# Far Cry 3: Neue bewegte Bilder - Youtube-Trailer



## CrimsoN 2.0 (19. Februar 2012)

Hallo meine Freunde,

Ich glaube behaupten zu können, dass wir alle die Far Cry-Reihe kennen. Nun dauert es ja nicht mehr all zu lange bis Teil drei für den PC und die Konsolen raus kommt. Um genau zu sein soll FC3 am 6. September raus kommen. Nun gibt auch ein schönes Gameplay-Video zu sehen, das zwar nur die XBox-360-Version zeigt. Aber es macht deutlich, wie dynamisch die Kämpfe sein werden und das man viele Freiheiten hat, wie man eine "Schlacht" an gehen will. Des Weiteren wird es wohl nicht nur Ballerei im Überfluss geben, sondern wohl auch andere Aufträge, die ganz ohne Waffen auskommen.

Von der Optik her gesehen schaut Far Cry 3 echt gut aus auch wenn hier nur die XBox-360-Version zu sehen ist. Kann zwar sehen, dass der Version AA fehlt und die Kanten der Schatten nicht so schön sind, aber es ist ja noch eine frühe Version und keine PC-Version.

Persönliche Meinung: Bin jetzt echt extrem auf das Spiele gespannt!

-entfernt-


Original-Quelle: YouTube
Meine Quelle:Far Cry 3 (360,PC,PS3) - Video: Fünf Minuten aus dem Spiel | 4players.de: Aktuelle News über das Shooter Spiel Far Cry 3


----------



## Dynamitarde (19. Februar 2012)

Das mit dem Messer kenne Ich irgendwoher .
Aber jetzt mal in Ernst.
Ich hoffe der 3 Teil hat nicht viel mit Teil 2 gemeinsam.
☆ ☆ ☆ ☆
## Aufgabe
An welchem Tag soll Far Cry 3 laut dem Textauszug erscheinen? Nenne bitte das Datum. Die Datensätze stehen für sich und gehören nicht zum Textauszug.
☆ ☆ ☆ ☆
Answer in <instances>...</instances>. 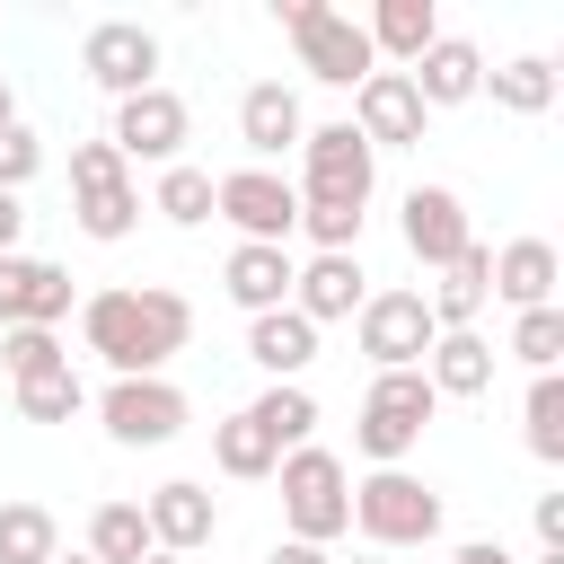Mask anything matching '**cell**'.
I'll return each mask as SVG.
<instances>
[{"instance_id":"obj_16","label":"cell","mask_w":564,"mask_h":564,"mask_svg":"<svg viewBox=\"0 0 564 564\" xmlns=\"http://www.w3.org/2000/svg\"><path fill=\"white\" fill-rule=\"evenodd\" d=\"M141 520H150V546H159V555H194V546H212L220 502H212L194 476H167V485L141 502Z\"/></svg>"},{"instance_id":"obj_7","label":"cell","mask_w":564,"mask_h":564,"mask_svg":"<svg viewBox=\"0 0 564 564\" xmlns=\"http://www.w3.org/2000/svg\"><path fill=\"white\" fill-rule=\"evenodd\" d=\"M70 220H79L97 247H115V238L141 229V194H132V167H123L115 141H79V150H70Z\"/></svg>"},{"instance_id":"obj_22","label":"cell","mask_w":564,"mask_h":564,"mask_svg":"<svg viewBox=\"0 0 564 564\" xmlns=\"http://www.w3.org/2000/svg\"><path fill=\"white\" fill-rule=\"evenodd\" d=\"M220 291H229L247 317H264V308H291V247H229V264H220Z\"/></svg>"},{"instance_id":"obj_3","label":"cell","mask_w":564,"mask_h":564,"mask_svg":"<svg viewBox=\"0 0 564 564\" xmlns=\"http://www.w3.org/2000/svg\"><path fill=\"white\" fill-rule=\"evenodd\" d=\"M273 18H282V35L300 44V70H308V79H326V88H361V79L379 70L361 18H344V9H326V0H273Z\"/></svg>"},{"instance_id":"obj_18","label":"cell","mask_w":564,"mask_h":564,"mask_svg":"<svg viewBox=\"0 0 564 564\" xmlns=\"http://www.w3.org/2000/svg\"><path fill=\"white\" fill-rule=\"evenodd\" d=\"M300 132H308V115H300V88H282V79H256V88L238 97V141L256 150V167H264V159H282V150H300Z\"/></svg>"},{"instance_id":"obj_21","label":"cell","mask_w":564,"mask_h":564,"mask_svg":"<svg viewBox=\"0 0 564 564\" xmlns=\"http://www.w3.org/2000/svg\"><path fill=\"white\" fill-rule=\"evenodd\" d=\"M555 282H564V256H555L546 238L494 247V300H511V308H555Z\"/></svg>"},{"instance_id":"obj_34","label":"cell","mask_w":564,"mask_h":564,"mask_svg":"<svg viewBox=\"0 0 564 564\" xmlns=\"http://www.w3.org/2000/svg\"><path fill=\"white\" fill-rule=\"evenodd\" d=\"M502 352H520V361H529V379H538V370H555V361H564V308H520Z\"/></svg>"},{"instance_id":"obj_38","label":"cell","mask_w":564,"mask_h":564,"mask_svg":"<svg viewBox=\"0 0 564 564\" xmlns=\"http://www.w3.org/2000/svg\"><path fill=\"white\" fill-rule=\"evenodd\" d=\"M449 564H520V555H511V546H502V538H467V546H458V555H449Z\"/></svg>"},{"instance_id":"obj_27","label":"cell","mask_w":564,"mask_h":564,"mask_svg":"<svg viewBox=\"0 0 564 564\" xmlns=\"http://www.w3.org/2000/svg\"><path fill=\"white\" fill-rule=\"evenodd\" d=\"M485 97H494L502 115H546V106H555V62H546V53H511L502 70H485Z\"/></svg>"},{"instance_id":"obj_37","label":"cell","mask_w":564,"mask_h":564,"mask_svg":"<svg viewBox=\"0 0 564 564\" xmlns=\"http://www.w3.org/2000/svg\"><path fill=\"white\" fill-rule=\"evenodd\" d=\"M538 555H564V494H538Z\"/></svg>"},{"instance_id":"obj_40","label":"cell","mask_w":564,"mask_h":564,"mask_svg":"<svg viewBox=\"0 0 564 564\" xmlns=\"http://www.w3.org/2000/svg\"><path fill=\"white\" fill-rule=\"evenodd\" d=\"M264 564H335V555H326V546H300V538H282Z\"/></svg>"},{"instance_id":"obj_24","label":"cell","mask_w":564,"mask_h":564,"mask_svg":"<svg viewBox=\"0 0 564 564\" xmlns=\"http://www.w3.org/2000/svg\"><path fill=\"white\" fill-rule=\"evenodd\" d=\"M247 361H256L264 379H300V370L317 361V326H308L300 308H264V317H247Z\"/></svg>"},{"instance_id":"obj_6","label":"cell","mask_w":564,"mask_h":564,"mask_svg":"<svg viewBox=\"0 0 564 564\" xmlns=\"http://www.w3.org/2000/svg\"><path fill=\"white\" fill-rule=\"evenodd\" d=\"M370 185H379V150H370L352 123H308V132H300V203L370 212Z\"/></svg>"},{"instance_id":"obj_15","label":"cell","mask_w":564,"mask_h":564,"mask_svg":"<svg viewBox=\"0 0 564 564\" xmlns=\"http://www.w3.org/2000/svg\"><path fill=\"white\" fill-rule=\"evenodd\" d=\"M70 317V273L53 256H0V335L9 326H62Z\"/></svg>"},{"instance_id":"obj_31","label":"cell","mask_w":564,"mask_h":564,"mask_svg":"<svg viewBox=\"0 0 564 564\" xmlns=\"http://www.w3.org/2000/svg\"><path fill=\"white\" fill-rule=\"evenodd\" d=\"M88 555H97V564H141V555H150L141 502H97V511H88Z\"/></svg>"},{"instance_id":"obj_5","label":"cell","mask_w":564,"mask_h":564,"mask_svg":"<svg viewBox=\"0 0 564 564\" xmlns=\"http://www.w3.org/2000/svg\"><path fill=\"white\" fill-rule=\"evenodd\" d=\"M352 529L370 546H432L441 538V494L423 476H405V467H370L352 485Z\"/></svg>"},{"instance_id":"obj_8","label":"cell","mask_w":564,"mask_h":564,"mask_svg":"<svg viewBox=\"0 0 564 564\" xmlns=\"http://www.w3.org/2000/svg\"><path fill=\"white\" fill-rule=\"evenodd\" d=\"M212 220H229L238 247H291V229H300V185L273 176V167H229V176H212Z\"/></svg>"},{"instance_id":"obj_42","label":"cell","mask_w":564,"mask_h":564,"mask_svg":"<svg viewBox=\"0 0 564 564\" xmlns=\"http://www.w3.org/2000/svg\"><path fill=\"white\" fill-rule=\"evenodd\" d=\"M141 564H185V555H159V546H150V555H141Z\"/></svg>"},{"instance_id":"obj_13","label":"cell","mask_w":564,"mask_h":564,"mask_svg":"<svg viewBox=\"0 0 564 564\" xmlns=\"http://www.w3.org/2000/svg\"><path fill=\"white\" fill-rule=\"evenodd\" d=\"M370 150H423V97H414V79L405 70H370L361 88H352V115H344Z\"/></svg>"},{"instance_id":"obj_25","label":"cell","mask_w":564,"mask_h":564,"mask_svg":"<svg viewBox=\"0 0 564 564\" xmlns=\"http://www.w3.org/2000/svg\"><path fill=\"white\" fill-rule=\"evenodd\" d=\"M423 379H432V397H485V388H494V344H485L476 326H458V335H432V352H423Z\"/></svg>"},{"instance_id":"obj_30","label":"cell","mask_w":564,"mask_h":564,"mask_svg":"<svg viewBox=\"0 0 564 564\" xmlns=\"http://www.w3.org/2000/svg\"><path fill=\"white\" fill-rule=\"evenodd\" d=\"M150 212H159V220H176V229H203V220H212V167H194V159L159 167V185H150Z\"/></svg>"},{"instance_id":"obj_9","label":"cell","mask_w":564,"mask_h":564,"mask_svg":"<svg viewBox=\"0 0 564 564\" xmlns=\"http://www.w3.org/2000/svg\"><path fill=\"white\" fill-rule=\"evenodd\" d=\"M352 335H361V352H370V370H423V352H432V308H423V291H370L361 308H352Z\"/></svg>"},{"instance_id":"obj_36","label":"cell","mask_w":564,"mask_h":564,"mask_svg":"<svg viewBox=\"0 0 564 564\" xmlns=\"http://www.w3.org/2000/svg\"><path fill=\"white\" fill-rule=\"evenodd\" d=\"M35 167H44V141H35L26 123H0V194H26Z\"/></svg>"},{"instance_id":"obj_39","label":"cell","mask_w":564,"mask_h":564,"mask_svg":"<svg viewBox=\"0 0 564 564\" xmlns=\"http://www.w3.org/2000/svg\"><path fill=\"white\" fill-rule=\"evenodd\" d=\"M18 229H26V203L0 194V256H18Z\"/></svg>"},{"instance_id":"obj_12","label":"cell","mask_w":564,"mask_h":564,"mask_svg":"<svg viewBox=\"0 0 564 564\" xmlns=\"http://www.w3.org/2000/svg\"><path fill=\"white\" fill-rule=\"evenodd\" d=\"M185 132H194V115H185V97L159 79V88H141V97H123V106H115V132H106V141L123 150V167H132V159L176 167V159H185Z\"/></svg>"},{"instance_id":"obj_29","label":"cell","mask_w":564,"mask_h":564,"mask_svg":"<svg viewBox=\"0 0 564 564\" xmlns=\"http://www.w3.org/2000/svg\"><path fill=\"white\" fill-rule=\"evenodd\" d=\"M62 555V520L44 502H0V564H53Z\"/></svg>"},{"instance_id":"obj_17","label":"cell","mask_w":564,"mask_h":564,"mask_svg":"<svg viewBox=\"0 0 564 564\" xmlns=\"http://www.w3.org/2000/svg\"><path fill=\"white\" fill-rule=\"evenodd\" d=\"M370 273H361V256H308V264H291V308L308 317V326H335V317H352L370 291H361Z\"/></svg>"},{"instance_id":"obj_32","label":"cell","mask_w":564,"mask_h":564,"mask_svg":"<svg viewBox=\"0 0 564 564\" xmlns=\"http://www.w3.org/2000/svg\"><path fill=\"white\" fill-rule=\"evenodd\" d=\"M520 423H529V458L564 467V370H538V379H529V405H520Z\"/></svg>"},{"instance_id":"obj_2","label":"cell","mask_w":564,"mask_h":564,"mask_svg":"<svg viewBox=\"0 0 564 564\" xmlns=\"http://www.w3.org/2000/svg\"><path fill=\"white\" fill-rule=\"evenodd\" d=\"M273 476H282V520H291L300 546H335V538L352 529V476H344L335 449L300 441V449H282Z\"/></svg>"},{"instance_id":"obj_20","label":"cell","mask_w":564,"mask_h":564,"mask_svg":"<svg viewBox=\"0 0 564 564\" xmlns=\"http://www.w3.org/2000/svg\"><path fill=\"white\" fill-rule=\"evenodd\" d=\"M361 35H370V53H379V62L414 70V62L441 44V9H432V0H379V9L361 18Z\"/></svg>"},{"instance_id":"obj_19","label":"cell","mask_w":564,"mask_h":564,"mask_svg":"<svg viewBox=\"0 0 564 564\" xmlns=\"http://www.w3.org/2000/svg\"><path fill=\"white\" fill-rule=\"evenodd\" d=\"M414 97H423V115H441V106H467V97H485V53L467 44V35H441L414 70Z\"/></svg>"},{"instance_id":"obj_44","label":"cell","mask_w":564,"mask_h":564,"mask_svg":"<svg viewBox=\"0 0 564 564\" xmlns=\"http://www.w3.org/2000/svg\"><path fill=\"white\" fill-rule=\"evenodd\" d=\"M538 564H564V555H538Z\"/></svg>"},{"instance_id":"obj_14","label":"cell","mask_w":564,"mask_h":564,"mask_svg":"<svg viewBox=\"0 0 564 564\" xmlns=\"http://www.w3.org/2000/svg\"><path fill=\"white\" fill-rule=\"evenodd\" d=\"M397 229H405V256H414V264H432V273H441V264H458V256L476 247V229H467V203H458L449 185H414Z\"/></svg>"},{"instance_id":"obj_35","label":"cell","mask_w":564,"mask_h":564,"mask_svg":"<svg viewBox=\"0 0 564 564\" xmlns=\"http://www.w3.org/2000/svg\"><path fill=\"white\" fill-rule=\"evenodd\" d=\"M0 361H9V379H44V370H62L70 352H62L53 326H9V335H0Z\"/></svg>"},{"instance_id":"obj_4","label":"cell","mask_w":564,"mask_h":564,"mask_svg":"<svg viewBox=\"0 0 564 564\" xmlns=\"http://www.w3.org/2000/svg\"><path fill=\"white\" fill-rule=\"evenodd\" d=\"M432 414H441V397H432V379H423V370H370L352 441H361V458H370V467H405V449L423 441V423H432Z\"/></svg>"},{"instance_id":"obj_1","label":"cell","mask_w":564,"mask_h":564,"mask_svg":"<svg viewBox=\"0 0 564 564\" xmlns=\"http://www.w3.org/2000/svg\"><path fill=\"white\" fill-rule=\"evenodd\" d=\"M79 344H88L115 379H159V370L194 344V308H185V291H167V282L88 291V300H79Z\"/></svg>"},{"instance_id":"obj_33","label":"cell","mask_w":564,"mask_h":564,"mask_svg":"<svg viewBox=\"0 0 564 564\" xmlns=\"http://www.w3.org/2000/svg\"><path fill=\"white\" fill-rule=\"evenodd\" d=\"M88 405V388H79V370L62 361V370H44V379H18V414L26 423H70Z\"/></svg>"},{"instance_id":"obj_28","label":"cell","mask_w":564,"mask_h":564,"mask_svg":"<svg viewBox=\"0 0 564 564\" xmlns=\"http://www.w3.org/2000/svg\"><path fill=\"white\" fill-rule=\"evenodd\" d=\"M247 414H256V432H264L273 449H300V441L317 432V397H308L300 379H273V388H264V397H256Z\"/></svg>"},{"instance_id":"obj_26","label":"cell","mask_w":564,"mask_h":564,"mask_svg":"<svg viewBox=\"0 0 564 564\" xmlns=\"http://www.w3.org/2000/svg\"><path fill=\"white\" fill-rule=\"evenodd\" d=\"M212 467H220V476H238V485H256V476H273V467H282V449H273V441L256 432V414L238 405V414H220V423H212Z\"/></svg>"},{"instance_id":"obj_11","label":"cell","mask_w":564,"mask_h":564,"mask_svg":"<svg viewBox=\"0 0 564 564\" xmlns=\"http://www.w3.org/2000/svg\"><path fill=\"white\" fill-rule=\"evenodd\" d=\"M79 70L123 106V97L159 88V35H150L141 18H97V26L79 35Z\"/></svg>"},{"instance_id":"obj_10","label":"cell","mask_w":564,"mask_h":564,"mask_svg":"<svg viewBox=\"0 0 564 564\" xmlns=\"http://www.w3.org/2000/svg\"><path fill=\"white\" fill-rule=\"evenodd\" d=\"M185 388L176 379H115L106 397H97V423H106V441H123V449H167L176 432H185Z\"/></svg>"},{"instance_id":"obj_45","label":"cell","mask_w":564,"mask_h":564,"mask_svg":"<svg viewBox=\"0 0 564 564\" xmlns=\"http://www.w3.org/2000/svg\"><path fill=\"white\" fill-rule=\"evenodd\" d=\"M352 564H379V555H352Z\"/></svg>"},{"instance_id":"obj_43","label":"cell","mask_w":564,"mask_h":564,"mask_svg":"<svg viewBox=\"0 0 564 564\" xmlns=\"http://www.w3.org/2000/svg\"><path fill=\"white\" fill-rule=\"evenodd\" d=\"M53 564H97V555H53Z\"/></svg>"},{"instance_id":"obj_23","label":"cell","mask_w":564,"mask_h":564,"mask_svg":"<svg viewBox=\"0 0 564 564\" xmlns=\"http://www.w3.org/2000/svg\"><path fill=\"white\" fill-rule=\"evenodd\" d=\"M494 300V247H467L458 264H441V282L423 291V308H432V326L441 335H458V326H476V308Z\"/></svg>"},{"instance_id":"obj_41","label":"cell","mask_w":564,"mask_h":564,"mask_svg":"<svg viewBox=\"0 0 564 564\" xmlns=\"http://www.w3.org/2000/svg\"><path fill=\"white\" fill-rule=\"evenodd\" d=\"M0 123H18V106H9V79H0Z\"/></svg>"}]
</instances>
☆ ☆ ☆ ☆
## Die Antwort
Am 6. September.